=== Task material ===

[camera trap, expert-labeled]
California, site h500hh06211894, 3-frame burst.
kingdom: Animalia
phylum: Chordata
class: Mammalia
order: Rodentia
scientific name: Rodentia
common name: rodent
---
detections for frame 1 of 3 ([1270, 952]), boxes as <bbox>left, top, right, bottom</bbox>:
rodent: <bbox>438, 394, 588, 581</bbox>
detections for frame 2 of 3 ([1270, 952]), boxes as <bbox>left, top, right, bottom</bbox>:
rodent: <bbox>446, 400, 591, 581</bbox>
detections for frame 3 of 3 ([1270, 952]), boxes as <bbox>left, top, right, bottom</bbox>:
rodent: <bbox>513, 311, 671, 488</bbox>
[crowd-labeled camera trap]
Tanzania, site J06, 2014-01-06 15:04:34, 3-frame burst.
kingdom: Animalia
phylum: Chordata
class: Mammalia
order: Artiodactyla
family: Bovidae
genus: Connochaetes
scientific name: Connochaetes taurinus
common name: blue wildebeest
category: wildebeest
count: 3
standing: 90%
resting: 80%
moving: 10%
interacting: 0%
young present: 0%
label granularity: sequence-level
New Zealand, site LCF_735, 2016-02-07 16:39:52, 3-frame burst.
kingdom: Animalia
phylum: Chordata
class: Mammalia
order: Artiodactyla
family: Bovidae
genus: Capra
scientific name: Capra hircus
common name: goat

===

Work instructions: Down to the last line, restate the records exactly.

Result for this exercise:
[camera trap, expert-labeled]
California, site h500hh06211894, 3-frame burst.
kingdom: Animalia
phylum: Chordata
class: Mammalia
order: Rodentia
scientific name: Rodentia
common name: rodent
---
detections for frame 1 of 3 ([1270, 952]), boxes as <bbox>left, top, right, bottom</bbox>:
rodent: <bbox>438, 394, 588, 581</bbox>
detections for frame 2 of 3 ([1270, 952]), boxes as <bbox>left, top, right, bottom</bbox>:
rodent: <bbox>446, 400, 591, 581</bbox>
detections for frame 3 of 3 ([1270, 952]), boxes as <bbox>left, top, right, bottom</bbox>:
rodent: <bbox>513, 311, 671, 488</bbox>
[crowd-labeled camera trap]
Tanzania, site J06, 2014-01-06 15:04:34, 3-frame burst.
kingdom: Animalia
phylum: Chordata
class: Mammalia
order: Artiodactyla
family: Bovidae
genus: Connochaetes
scientific name: Connochaetes taurinus
common name: blue wildebeest
category: wildebeest
count: 3
standing: 90%
resting: 80%
moving: 10%
interacting: 0%
young present: 0%
label granularity: sequence-level
New Zealand, site LCF_735, 2016-02-07 16:39:52, 3-frame burst.
kingdom: Animalia
phylum: Chordata
class: Mammalia
order: Artiodactyla
family: Bovidae
genus: Capra
scientific name: Capra hircus
common name: goat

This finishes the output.